Io avevo abbastanza bisogno della montagna e, d’accordo con la direttrice, stavo tutti i turni e passavo l’estate ad Asiago, da metà giugno ai primi di settembre.
Era un soggiorno piacevolissimo, ho conosciuto in quegli anni molte persone con le quali sono ancora in contatto. E si passava i mesi seguenti, fino alla prossima estate, scrivendoci… Allora non c’era il telefono, però scrivevo molto.
In quegli anni sono sbocciati anche molti sentimenti che sono andati al di là dell’amicizia e mi hanno aiutata a capire ed accettare meglio questa situazione. Pur soffrendo, perché non si rinuncia mai ad un amore con gioia, tutt’altro.
Sono stati giorni molto belli; nella corrispondenza c’erano approfondimenti che arricchivano. Soprattutto con un ragazzo che ho conosciuto in quel tempo era piacevolissimo scrivere, perché toccavamo vari argomenti, ma in modo particolare quelli religiosi; parlavamo del nostro sentimento ma anche del rapporto con Dio.
Eravamo tutti e due amanti della poesia, tutti e due assetati di infinito ed era bello stare insieme, era bello scambiarci le nostre impressioni, le nostre riflessioni; ho ricordi molto belli che serbo con nostalgia e a volte ancora fanno sorridere l’anima e mi danno un senso di serenità, di gioia.

Hai mantenuto ancora dei contatti con questo ragazzo?

L’ho ritrovato dopo tanti anni; è sposato, ha due figli, è molto contento.
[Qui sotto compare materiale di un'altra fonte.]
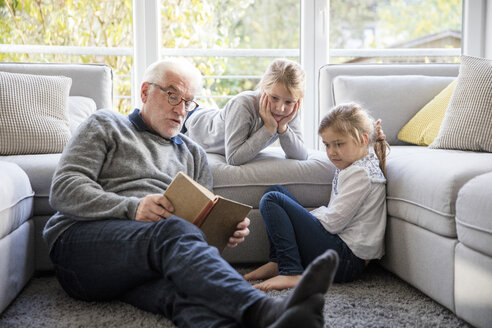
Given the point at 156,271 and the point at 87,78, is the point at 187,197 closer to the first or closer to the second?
the point at 156,271

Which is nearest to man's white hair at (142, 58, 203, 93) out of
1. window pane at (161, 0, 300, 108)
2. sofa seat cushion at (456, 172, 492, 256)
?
sofa seat cushion at (456, 172, 492, 256)

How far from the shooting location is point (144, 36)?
365cm

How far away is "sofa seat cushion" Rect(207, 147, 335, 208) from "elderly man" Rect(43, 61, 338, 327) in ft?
0.62

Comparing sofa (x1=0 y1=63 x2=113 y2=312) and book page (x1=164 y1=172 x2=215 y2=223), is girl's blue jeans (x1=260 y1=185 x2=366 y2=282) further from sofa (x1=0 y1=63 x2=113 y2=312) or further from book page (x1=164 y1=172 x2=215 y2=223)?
sofa (x1=0 y1=63 x2=113 y2=312)

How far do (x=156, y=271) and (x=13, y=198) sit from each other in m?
0.60

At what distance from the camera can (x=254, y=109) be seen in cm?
238

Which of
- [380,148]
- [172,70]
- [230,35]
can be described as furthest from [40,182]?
[230,35]

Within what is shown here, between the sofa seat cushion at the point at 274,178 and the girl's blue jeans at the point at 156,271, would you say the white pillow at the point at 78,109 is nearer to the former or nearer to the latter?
the sofa seat cushion at the point at 274,178

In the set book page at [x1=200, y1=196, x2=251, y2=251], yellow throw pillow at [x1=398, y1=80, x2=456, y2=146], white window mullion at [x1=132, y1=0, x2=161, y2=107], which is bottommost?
book page at [x1=200, y1=196, x2=251, y2=251]

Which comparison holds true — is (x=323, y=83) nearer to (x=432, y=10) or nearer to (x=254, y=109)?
(x=254, y=109)

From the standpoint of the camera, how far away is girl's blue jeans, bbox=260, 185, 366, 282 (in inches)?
79.3

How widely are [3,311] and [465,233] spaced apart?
1.46 metres

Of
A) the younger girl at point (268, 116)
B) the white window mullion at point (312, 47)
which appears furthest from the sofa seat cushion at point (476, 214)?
the white window mullion at point (312, 47)

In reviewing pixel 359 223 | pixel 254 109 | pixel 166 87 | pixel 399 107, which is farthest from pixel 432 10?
pixel 166 87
Ci siamo ritrovati per mezzo del mio amico Arcivescovo che adesso è in Vaticano ed è elemosiniere del Papa. Non so se ne ho parlato.

Mi sembra che ne avessi accennato tempo fa.
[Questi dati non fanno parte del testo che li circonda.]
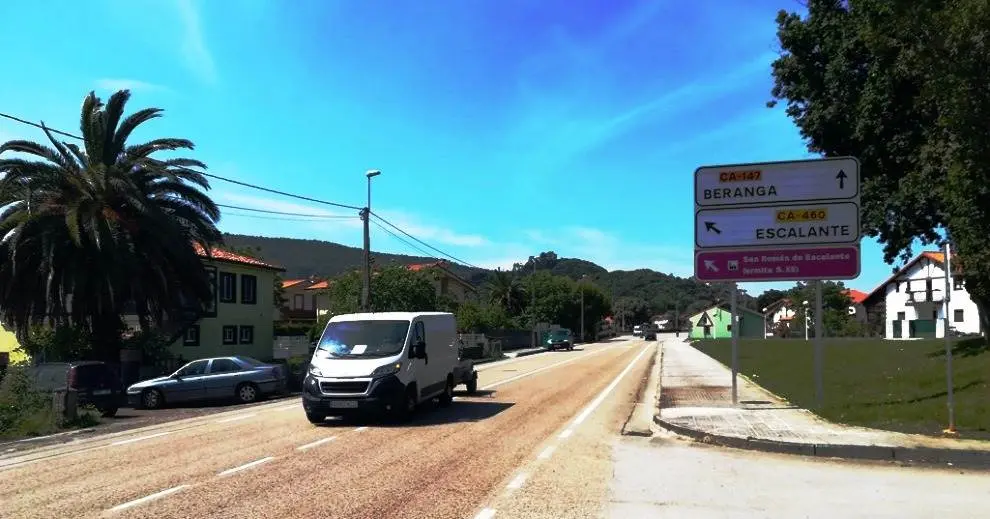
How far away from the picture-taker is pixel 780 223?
1513 cm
Questo monsignore, nostro comune amico, era il nostro cappellano in quei tempi. Ha serbato di noi un bel ricordo: quando viene a casa mia, da qualche anno a questa parte telefona sempre anche a questa persona in modo che possiamo ritrovarci qui, celebrare insieme la messa e passare ancora dei bei momenti.
Ma sono altre le amicizie che continuano. In quegli anni ho conosciuto un amico che abita a Vicenza che è stato per molti anni massaggiatore in ospedale; siamo rimasti molto insieme ed è stato un vero arricchirsi. Il rapporto di amicizia continua ed è molto bello, ci aiutiamo a vicenda anche per aiutare gli altri. Abbiamo stretto un vincolo che ci permette di spaziare e di consolidare la nostra solidarietà verso gli altri.

Hai usato la parola “consolidare”. Gli anni passati in comune, lo scambio di sentimenti, di sensazioni, di desideri hanno reso proprio solida questa amicizia.

Anche perché in gioventù si pensa e si sente in una maniera diversa, ma poi si sa accettare e sublimare il nostro sentire.
Ecco che quando ci si ritrova è tutto più molto bello; si possono costruire ancora tante cose e forse migliori di quelle che si pensava quando si era giovani.